> **Source text**:
-=-=-=-=-

Subsets II

Given a collection of integers that might contain duplicates, S, return all possible subsets.

Note:

• Elements in a subset must be in non-descending order.
• The solution set must not contain duplicate subsets.

For example,
If S = [1,2,2], a solution is:

[
  [2],
  [1],
  [1,2,2],
  [2,2],
  [1,2],
  []
]

Hint: while this question is a little bit tricky compared to Subset. The tricky part is that a same number can be used more than once. Remember that in the previous problem, we use a "bit array" (or an integer, with more or less the same ideas) to indicate whether a number is selected in the subset. In this problem, we can slightly modify it by indicating the number of appearance, assume a number n appears k times in the original array, then this  number can be selected 0, 1, 2, ...k-1, k times. How do we know the number of appearance? In a straightforward way, we can use a hashtable to count and store the numbers. Also, we can sort the input array first, then use an array A[] to store all m distinct numbers from 1..i...m. If the array is sorted, we can use another array number[] to track the number of appearance for each index i, the appearance of A[i].

Java语言: Subsets II

01 public ArrayList<ArrayList<Integer>> subsetsWithDup(int[] num) {
02     ArrayList<ArrayList<Integer>> results=new ArrayList<ArrayList<Integer>>();
03     if(num.length<1)
04         return results;
05     Arrays.sort(num);
06     //store unique numbers
07     ArrayList<Integer> number=new ArrayList<Integer>();
08     //store the apprearance of each  number
09     ArrayList<Integer> times=new ArrayList<Integer>();        
10     for(int i=0;i<num.length;i++)
11     {
12         if(number.isEmpty()||number.get(number.size()-1)!=num[i])

-=-=-=-=-

> **Short exercise 1**: What does the Subsets II text name as the straightforward way to count how often each number appears?
> **Short exercise 2**: Rewrite the Subsets II paragraph that begins "Hint: while this question" as a short bulleted list that keeps its main facts.
> **Short exercise 3**: Carry on the Subsets II solution from the last line of code shown.

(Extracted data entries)

-=-=-=-=-

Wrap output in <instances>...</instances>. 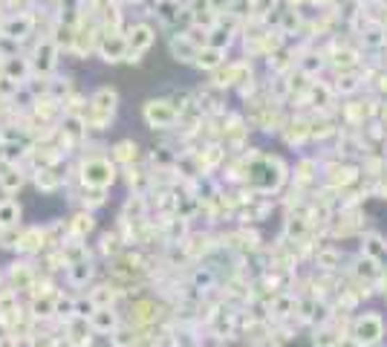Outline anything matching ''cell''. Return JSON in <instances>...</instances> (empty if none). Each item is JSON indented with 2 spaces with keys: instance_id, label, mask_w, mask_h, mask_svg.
<instances>
[{
  "instance_id": "6da1fadb",
  "label": "cell",
  "mask_w": 387,
  "mask_h": 347,
  "mask_svg": "<svg viewBox=\"0 0 387 347\" xmlns=\"http://www.w3.org/2000/svg\"><path fill=\"white\" fill-rule=\"evenodd\" d=\"M243 185L251 191V194H278V191L286 185L289 168L283 165L281 157H266V153L251 151L243 157Z\"/></svg>"
},
{
  "instance_id": "7a4b0ae2",
  "label": "cell",
  "mask_w": 387,
  "mask_h": 347,
  "mask_svg": "<svg viewBox=\"0 0 387 347\" xmlns=\"http://www.w3.org/2000/svg\"><path fill=\"white\" fill-rule=\"evenodd\" d=\"M119 180V168L110 157H102V153H93V157H84L79 165V183L81 188H95V191H110V185Z\"/></svg>"
},
{
  "instance_id": "3957f363",
  "label": "cell",
  "mask_w": 387,
  "mask_h": 347,
  "mask_svg": "<svg viewBox=\"0 0 387 347\" xmlns=\"http://www.w3.org/2000/svg\"><path fill=\"white\" fill-rule=\"evenodd\" d=\"M142 119L153 130H171L173 125L180 122V113H177V107H173L168 99H150L142 107Z\"/></svg>"
},
{
  "instance_id": "277c9868",
  "label": "cell",
  "mask_w": 387,
  "mask_h": 347,
  "mask_svg": "<svg viewBox=\"0 0 387 347\" xmlns=\"http://www.w3.org/2000/svg\"><path fill=\"white\" fill-rule=\"evenodd\" d=\"M353 339L361 347H373L384 339V318L379 313H364L353 321Z\"/></svg>"
},
{
  "instance_id": "5b68a950",
  "label": "cell",
  "mask_w": 387,
  "mask_h": 347,
  "mask_svg": "<svg viewBox=\"0 0 387 347\" xmlns=\"http://www.w3.org/2000/svg\"><path fill=\"white\" fill-rule=\"evenodd\" d=\"M44 249H49V238H47V229L44 226L21 229V238H17V246H15L17 255L35 258V255H44Z\"/></svg>"
},
{
  "instance_id": "8992f818",
  "label": "cell",
  "mask_w": 387,
  "mask_h": 347,
  "mask_svg": "<svg viewBox=\"0 0 387 347\" xmlns=\"http://www.w3.org/2000/svg\"><path fill=\"white\" fill-rule=\"evenodd\" d=\"M95 52L102 55V61L119 64V61H125V58H127L130 47H127V38H125V35H119V32H102Z\"/></svg>"
},
{
  "instance_id": "52a82bcc",
  "label": "cell",
  "mask_w": 387,
  "mask_h": 347,
  "mask_svg": "<svg viewBox=\"0 0 387 347\" xmlns=\"http://www.w3.org/2000/svg\"><path fill=\"white\" fill-rule=\"evenodd\" d=\"M58 64V44L52 41V38H41L32 52V72L38 75H49Z\"/></svg>"
},
{
  "instance_id": "ba28073f",
  "label": "cell",
  "mask_w": 387,
  "mask_h": 347,
  "mask_svg": "<svg viewBox=\"0 0 387 347\" xmlns=\"http://www.w3.org/2000/svg\"><path fill=\"white\" fill-rule=\"evenodd\" d=\"M38 281V272L35 266L29 261H15L9 269H6V284L15 289V293H26V289H32Z\"/></svg>"
},
{
  "instance_id": "9c48e42d",
  "label": "cell",
  "mask_w": 387,
  "mask_h": 347,
  "mask_svg": "<svg viewBox=\"0 0 387 347\" xmlns=\"http://www.w3.org/2000/svg\"><path fill=\"white\" fill-rule=\"evenodd\" d=\"M61 165V162H58ZM58 165H49V168H35L32 171V180H35V188L44 191V194H55L58 188L67 185V174H61Z\"/></svg>"
},
{
  "instance_id": "30bf717a",
  "label": "cell",
  "mask_w": 387,
  "mask_h": 347,
  "mask_svg": "<svg viewBox=\"0 0 387 347\" xmlns=\"http://www.w3.org/2000/svg\"><path fill=\"white\" fill-rule=\"evenodd\" d=\"M26 183V174L21 171L17 162H9V160H0V191H3L6 197L17 194V191L24 188Z\"/></svg>"
},
{
  "instance_id": "8fae6325",
  "label": "cell",
  "mask_w": 387,
  "mask_h": 347,
  "mask_svg": "<svg viewBox=\"0 0 387 347\" xmlns=\"http://www.w3.org/2000/svg\"><path fill=\"white\" fill-rule=\"evenodd\" d=\"M127 47H130V52H136V55H142V52H148L153 44H157V29H153L150 24H133L130 29H127Z\"/></svg>"
},
{
  "instance_id": "7c38bea8",
  "label": "cell",
  "mask_w": 387,
  "mask_h": 347,
  "mask_svg": "<svg viewBox=\"0 0 387 347\" xmlns=\"http://www.w3.org/2000/svg\"><path fill=\"white\" fill-rule=\"evenodd\" d=\"M32 29H35V17L29 12H21V15L6 17L3 26H0V35H6V38H12V41L21 44L26 35H32Z\"/></svg>"
},
{
  "instance_id": "4fadbf2b",
  "label": "cell",
  "mask_w": 387,
  "mask_h": 347,
  "mask_svg": "<svg viewBox=\"0 0 387 347\" xmlns=\"http://www.w3.org/2000/svg\"><path fill=\"white\" fill-rule=\"evenodd\" d=\"M87 321H90V327H93L95 336H110L116 327L122 324V316L116 313V307H95V313H93Z\"/></svg>"
},
{
  "instance_id": "5bb4252c",
  "label": "cell",
  "mask_w": 387,
  "mask_h": 347,
  "mask_svg": "<svg viewBox=\"0 0 387 347\" xmlns=\"http://www.w3.org/2000/svg\"><path fill=\"white\" fill-rule=\"evenodd\" d=\"M64 336L70 339V344L72 347H93V327H90V321L87 318H79V316H72V318H67V324H64Z\"/></svg>"
},
{
  "instance_id": "9a60e30c",
  "label": "cell",
  "mask_w": 387,
  "mask_h": 347,
  "mask_svg": "<svg viewBox=\"0 0 387 347\" xmlns=\"http://www.w3.org/2000/svg\"><path fill=\"white\" fill-rule=\"evenodd\" d=\"M95 278V263L87 258V261H79V263H70L64 269V281L72 286V289H87V284Z\"/></svg>"
},
{
  "instance_id": "2e32d148",
  "label": "cell",
  "mask_w": 387,
  "mask_h": 347,
  "mask_svg": "<svg viewBox=\"0 0 387 347\" xmlns=\"http://www.w3.org/2000/svg\"><path fill=\"white\" fill-rule=\"evenodd\" d=\"M116 107H119V93H116L113 87H99L87 102V110L104 113V116H116Z\"/></svg>"
},
{
  "instance_id": "e0dca14e",
  "label": "cell",
  "mask_w": 387,
  "mask_h": 347,
  "mask_svg": "<svg viewBox=\"0 0 387 347\" xmlns=\"http://www.w3.org/2000/svg\"><path fill=\"white\" fill-rule=\"evenodd\" d=\"M0 70H3L6 79L24 84L32 75V61L29 58H21V55H9V58H0Z\"/></svg>"
},
{
  "instance_id": "ac0fdd59",
  "label": "cell",
  "mask_w": 387,
  "mask_h": 347,
  "mask_svg": "<svg viewBox=\"0 0 387 347\" xmlns=\"http://www.w3.org/2000/svg\"><path fill=\"white\" fill-rule=\"evenodd\" d=\"M55 293H35L32 301H29V316L35 321H49V318H58L55 316Z\"/></svg>"
},
{
  "instance_id": "d6986e66",
  "label": "cell",
  "mask_w": 387,
  "mask_h": 347,
  "mask_svg": "<svg viewBox=\"0 0 387 347\" xmlns=\"http://www.w3.org/2000/svg\"><path fill=\"white\" fill-rule=\"evenodd\" d=\"M168 49H171V55L177 58V61H182V64H194V58H197V44L191 41V38L185 35V32H177L168 41Z\"/></svg>"
},
{
  "instance_id": "ffe728a7",
  "label": "cell",
  "mask_w": 387,
  "mask_h": 347,
  "mask_svg": "<svg viewBox=\"0 0 387 347\" xmlns=\"http://www.w3.org/2000/svg\"><path fill=\"white\" fill-rule=\"evenodd\" d=\"M110 160H113L116 165H122V168L136 165V162H139V142H133V139L116 142V145L110 148Z\"/></svg>"
},
{
  "instance_id": "44dd1931",
  "label": "cell",
  "mask_w": 387,
  "mask_h": 347,
  "mask_svg": "<svg viewBox=\"0 0 387 347\" xmlns=\"http://www.w3.org/2000/svg\"><path fill=\"white\" fill-rule=\"evenodd\" d=\"M90 301L95 304V307H116V301L122 298V289L116 286L113 281H104V284H95V286H90Z\"/></svg>"
},
{
  "instance_id": "7402d4cb",
  "label": "cell",
  "mask_w": 387,
  "mask_h": 347,
  "mask_svg": "<svg viewBox=\"0 0 387 347\" xmlns=\"http://www.w3.org/2000/svg\"><path fill=\"white\" fill-rule=\"evenodd\" d=\"M220 64H226V49H217V47H211V44H205V47L197 49L194 67H200V70L211 72V70H217Z\"/></svg>"
},
{
  "instance_id": "603a6c76",
  "label": "cell",
  "mask_w": 387,
  "mask_h": 347,
  "mask_svg": "<svg viewBox=\"0 0 387 347\" xmlns=\"http://www.w3.org/2000/svg\"><path fill=\"white\" fill-rule=\"evenodd\" d=\"M197 160H200L203 171L211 174V171H217V168L223 165V160H226V148H223L220 142H211V145H205V148L197 151Z\"/></svg>"
},
{
  "instance_id": "cb8c5ba5",
  "label": "cell",
  "mask_w": 387,
  "mask_h": 347,
  "mask_svg": "<svg viewBox=\"0 0 387 347\" xmlns=\"http://www.w3.org/2000/svg\"><path fill=\"white\" fill-rule=\"evenodd\" d=\"M353 275L358 278V284H373V281H379L381 278V263L379 261H373V258H367L364 252H361V258L356 261V266H353Z\"/></svg>"
},
{
  "instance_id": "d4e9b609",
  "label": "cell",
  "mask_w": 387,
  "mask_h": 347,
  "mask_svg": "<svg viewBox=\"0 0 387 347\" xmlns=\"http://www.w3.org/2000/svg\"><path fill=\"white\" fill-rule=\"evenodd\" d=\"M24 220V206L12 200V197H3L0 200V229H15V226H21Z\"/></svg>"
},
{
  "instance_id": "484cf974",
  "label": "cell",
  "mask_w": 387,
  "mask_h": 347,
  "mask_svg": "<svg viewBox=\"0 0 387 347\" xmlns=\"http://www.w3.org/2000/svg\"><path fill=\"white\" fill-rule=\"evenodd\" d=\"M61 255H64V261H67V266L70 263H79V261H87L90 258V249H87V243H84V238H67L61 246Z\"/></svg>"
},
{
  "instance_id": "4316f807",
  "label": "cell",
  "mask_w": 387,
  "mask_h": 347,
  "mask_svg": "<svg viewBox=\"0 0 387 347\" xmlns=\"http://www.w3.org/2000/svg\"><path fill=\"white\" fill-rule=\"evenodd\" d=\"M70 231H72V238H84V240H87V235H93V231H95V217H93V211H90V208H81L79 215H72Z\"/></svg>"
},
{
  "instance_id": "83f0119b",
  "label": "cell",
  "mask_w": 387,
  "mask_h": 347,
  "mask_svg": "<svg viewBox=\"0 0 387 347\" xmlns=\"http://www.w3.org/2000/svg\"><path fill=\"white\" fill-rule=\"evenodd\" d=\"M281 130H283L286 145H303L309 139V122H303V119H289Z\"/></svg>"
},
{
  "instance_id": "f1b7e54d",
  "label": "cell",
  "mask_w": 387,
  "mask_h": 347,
  "mask_svg": "<svg viewBox=\"0 0 387 347\" xmlns=\"http://www.w3.org/2000/svg\"><path fill=\"white\" fill-rule=\"evenodd\" d=\"M191 289L197 293H208V289H217V272L211 266H197L191 272Z\"/></svg>"
},
{
  "instance_id": "f546056e",
  "label": "cell",
  "mask_w": 387,
  "mask_h": 347,
  "mask_svg": "<svg viewBox=\"0 0 387 347\" xmlns=\"http://www.w3.org/2000/svg\"><path fill=\"white\" fill-rule=\"evenodd\" d=\"M153 9H157V17H159V21L168 24V26L180 24V15H185L180 0H157V3H153Z\"/></svg>"
},
{
  "instance_id": "4dcf8cb0",
  "label": "cell",
  "mask_w": 387,
  "mask_h": 347,
  "mask_svg": "<svg viewBox=\"0 0 387 347\" xmlns=\"http://www.w3.org/2000/svg\"><path fill=\"white\" fill-rule=\"evenodd\" d=\"M344 336L341 333H335L333 330V327L330 324H318L315 327V330H313V339H309V341H313V347H338V341H341Z\"/></svg>"
},
{
  "instance_id": "1f68e13d",
  "label": "cell",
  "mask_w": 387,
  "mask_h": 347,
  "mask_svg": "<svg viewBox=\"0 0 387 347\" xmlns=\"http://www.w3.org/2000/svg\"><path fill=\"white\" fill-rule=\"evenodd\" d=\"M125 249V240H122V235L116 229H110V231H104L102 235V240H99V252L104 255V258H116Z\"/></svg>"
},
{
  "instance_id": "d6a6232c",
  "label": "cell",
  "mask_w": 387,
  "mask_h": 347,
  "mask_svg": "<svg viewBox=\"0 0 387 347\" xmlns=\"http://www.w3.org/2000/svg\"><path fill=\"white\" fill-rule=\"evenodd\" d=\"M315 171H318V162H315V160H301V162L295 165V177H292L295 188H306L309 183L315 180Z\"/></svg>"
},
{
  "instance_id": "836d02e7",
  "label": "cell",
  "mask_w": 387,
  "mask_h": 347,
  "mask_svg": "<svg viewBox=\"0 0 387 347\" xmlns=\"http://www.w3.org/2000/svg\"><path fill=\"white\" fill-rule=\"evenodd\" d=\"M361 252L367 255V258H373V261H384L387 258V243L379 238V235H367L364 238V249H361Z\"/></svg>"
},
{
  "instance_id": "e575fe53",
  "label": "cell",
  "mask_w": 387,
  "mask_h": 347,
  "mask_svg": "<svg viewBox=\"0 0 387 347\" xmlns=\"http://www.w3.org/2000/svg\"><path fill=\"white\" fill-rule=\"evenodd\" d=\"M356 180V168H341V165H335V168H330V174H326V183H330L333 188H344V185H350Z\"/></svg>"
},
{
  "instance_id": "d590c367",
  "label": "cell",
  "mask_w": 387,
  "mask_h": 347,
  "mask_svg": "<svg viewBox=\"0 0 387 347\" xmlns=\"http://www.w3.org/2000/svg\"><path fill=\"white\" fill-rule=\"evenodd\" d=\"M315 266L318 269H335V266H341V252H338V249H333V246L318 249V252H315Z\"/></svg>"
},
{
  "instance_id": "8d00e7d4",
  "label": "cell",
  "mask_w": 387,
  "mask_h": 347,
  "mask_svg": "<svg viewBox=\"0 0 387 347\" xmlns=\"http://www.w3.org/2000/svg\"><path fill=\"white\" fill-rule=\"evenodd\" d=\"M81 191H84V194H81L84 197V208H90V211L107 203V191H95V188H81Z\"/></svg>"
},
{
  "instance_id": "74e56055",
  "label": "cell",
  "mask_w": 387,
  "mask_h": 347,
  "mask_svg": "<svg viewBox=\"0 0 387 347\" xmlns=\"http://www.w3.org/2000/svg\"><path fill=\"white\" fill-rule=\"evenodd\" d=\"M228 12H231V17H248L255 12V0H231Z\"/></svg>"
},
{
  "instance_id": "f35d334b",
  "label": "cell",
  "mask_w": 387,
  "mask_h": 347,
  "mask_svg": "<svg viewBox=\"0 0 387 347\" xmlns=\"http://www.w3.org/2000/svg\"><path fill=\"white\" fill-rule=\"evenodd\" d=\"M95 313V304L90 301V295H75V313L72 316H79V318H90Z\"/></svg>"
},
{
  "instance_id": "ab89813d",
  "label": "cell",
  "mask_w": 387,
  "mask_h": 347,
  "mask_svg": "<svg viewBox=\"0 0 387 347\" xmlns=\"http://www.w3.org/2000/svg\"><path fill=\"white\" fill-rule=\"evenodd\" d=\"M321 67H324V61H321L318 55H306L303 61H301V72H303V75H313V72L321 70Z\"/></svg>"
},
{
  "instance_id": "60d3db41",
  "label": "cell",
  "mask_w": 387,
  "mask_h": 347,
  "mask_svg": "<svg viewBox=\"0 0 387 347\" xmlns=\"http://www.w3.org/2000/svg\"><path fill=\"white\" fill-rule=\"evenodd\" d=\"M0 347H21V336L3 330V333H0Z\"/></svg>"
},
{
  "instance_id": "b9f144b4",
  "label": "cell",
  "mask_w": 387,
  "mask_h": 347,
  "mask_svg": "<svg viewBox=\"0 0 387 347\" xmlns=\"http://www.w3.org/2000/svg\"><path fill=\"white\" fill-rule=\"evenodd\" d=\"M341 93H353L356 90V79H350V75H344V79H338V84H335Z\"/></svg>"
},
{
  "instance_id": "7bdbcfd3",
  "label": "cell",
  "mask_w": 387,
  "mask_h": 347,
  "mask_svg": "<svg viewBox=\"0 0 387 347\" xmlns=\"http://www.w3.org/2000/svg\"><path fill=\"white\" fill-rule=\"evenodd\" d=\"M208 6H211V12H217V15H223V12H228V6H231V0H208Z\"/></svg>"
},
{
  "instance_id": "ee69618b",
  "label": "cell",
  "mask_w": 387,
  "mask_h": 347,
  "mask_svg": "<svg viewBox=\"0 0 387 347\" xmlns=\"http://www.w3.org/2000/svg\"><path fill=\"white\" fill-rule=\"evenodd\" d=\"M49 347H72V344H70V339H67V336H55V341H52Z\"/></svg>"
},
{
  "instance_id": "f6af8a7d",
  "label": "cell",
  "mask_w": 387,
  "mask_h": 347,
  "mask_svg": "<svg viewBox=\"0 0 387 347\" xmlns=\"http://www.w3.org/2000/svg\"><path fill=\"white\" fill-rule=\"evenodd\" d=\"M384 298H387V293H384Z\"/></svg>"
}]
</instances>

-=-=-=-=-

> **Task result 1**: A hashtable.

> **Task result 2**:
- This problem is trickier than Subset because the same number can be used more than once.
- The previous problem used a bit array (or an integer) to show whether each number is selected.
- Here that idea changes to record how many times a number appears: if a number n appears k times, it can be selected 0, 1, 2, ... up to k times.
- The counts can be kept in a hashtable.
- Alternatively, sort the input first, store the m distinct numbers in an array A[], and use another array number[] to track how many times each A[i] appears.

> **Task result 3**:
13         {
14             number.add(num[i]);
15             times.add(1);
16         }
17         else
18         {
19             int count=times.get(times.size()-1);
20             times.set(times.size()-1,count+1);
21         }
22     }
23     ArrayList<Integer> out=new ArrayList<Integer>();
24     generateSubsets(number, times, out, results,0);
25     return results;  
26 }
27 public void generateSubsets(ArrayList<Integer> number, ArrayList<Integer> times,ArrayList<Integer> out, ArrayList<ArrayList<Integer>>results, int pos)
28 {
29     if(pos==number.size())
30     {
31         ArrayList<Integer> temp=new ArrayList<Integer>(out);
32         results.add(temp);
33         return;
34     }        
35     //get the appearance times of the number at this position
36     int count=times.get(pos);  
37     //do not select the number at current pos
38     //generate subsets recursively from the next position
39     generateSubsets(number, times, out, results, pos+1);  
40     //select the number at current pos from 1 to appearance times
41     for(int i=0;i<count;i++)
42     {
43         //add the current number
44         out.add(number.get(pos));
45         //proceed to the next number recursively
46         generateSubsets(number, times, out, results, pos+1);
47     }
48     //remove all appearances of the current number
49     int size=out.size();
50     for(int i=size-1;i>=size-count;i--)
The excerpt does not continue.